Remarkably, during the fire these fierce institutional rivalries would inadvertently come to save some of Evin’s most vulnerable prisoners from harm.

As I watched video after shocking video of the flames rapidly engulfing Evin’s public wards, my anxiety for its female political prisoners escalated. I had lived alongside many of these women, my sisters. I reached out to everyone I knew. “Any news of Niloufar Bayani and Sepideh Kashani? What about Fariba Adelkhah or Sepideh Gholian?”

I knew the courageous lawyer Nasrin Sotoudeh was said to have been recently rearrested, along with a number of other activists I had known in prison, such as Golrokh Iraee.

The site of clashes in a ward at Evin prison on October 16, a day after the fire broke out.

Just as many of the protests on the streets were being led by women, some of the Islamic Republic’s most effective opponents are locked away right now in the women’s ward at Evin. Some of these inspiring women could become the future leaders of a free and democratic Iran if given the chance.

As the situation stabilized, crowds massed on the streets outside Evin, and family members desperately tried to gather information about their loved ones inside.

“The women’s ward is untouched!” I heard from someone who had spoken with emergency services outside the prison gates. Two further sources from political prisoner families confirmed the news. “The women are shaken, but everyone’s OK.”

It was days before I would glean more news of my friends. It appears that, as chaos reigned supreme and security forces unleashed deadly force on those inmates attempting to escape their burning wards, the female political prisoners came perilously close to attack.

A close contact of one of them told me that, in addition to the clashes in wards 7 and 8 between prisoners and heavily armed security, there were also violent disagreements between prison management and the Revolutionary Guards and other hard-line security forces, who had been using live fire and tear gas to quash the prisoner revolt.

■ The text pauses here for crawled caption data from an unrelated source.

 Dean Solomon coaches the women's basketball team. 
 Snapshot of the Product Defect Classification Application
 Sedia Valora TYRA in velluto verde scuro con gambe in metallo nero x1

According to a family member, at one point “anti-riot shooters were trying to get inside (the women’s ward) and were violently shooting at random. The head of the Prison Authority himself stood in the doorway and prevented the shooters from entering.”

I can’t imagine what it must have felt like to hear gunfire just meters outside the locked doors of their unit. That this man is part of a cruel and repressive system complicit in the unjust detention of innocent prisoners I have no doubt, but I am glad he discovered a conscience that day. The very lives of my precious friends may have depended on it.

It is not illogical to suppose that Iranian prisoners, many of them entirely innocent of any crime, would want to demonstrate solidarity with their brave compatriots protesting on the streets.

If the regime cannot control its most sensitive maximum security prison, it is likely also losing its grip over the country more broadly. Many of us are now hoping for a day in which there will be no need for an Evin prison at all.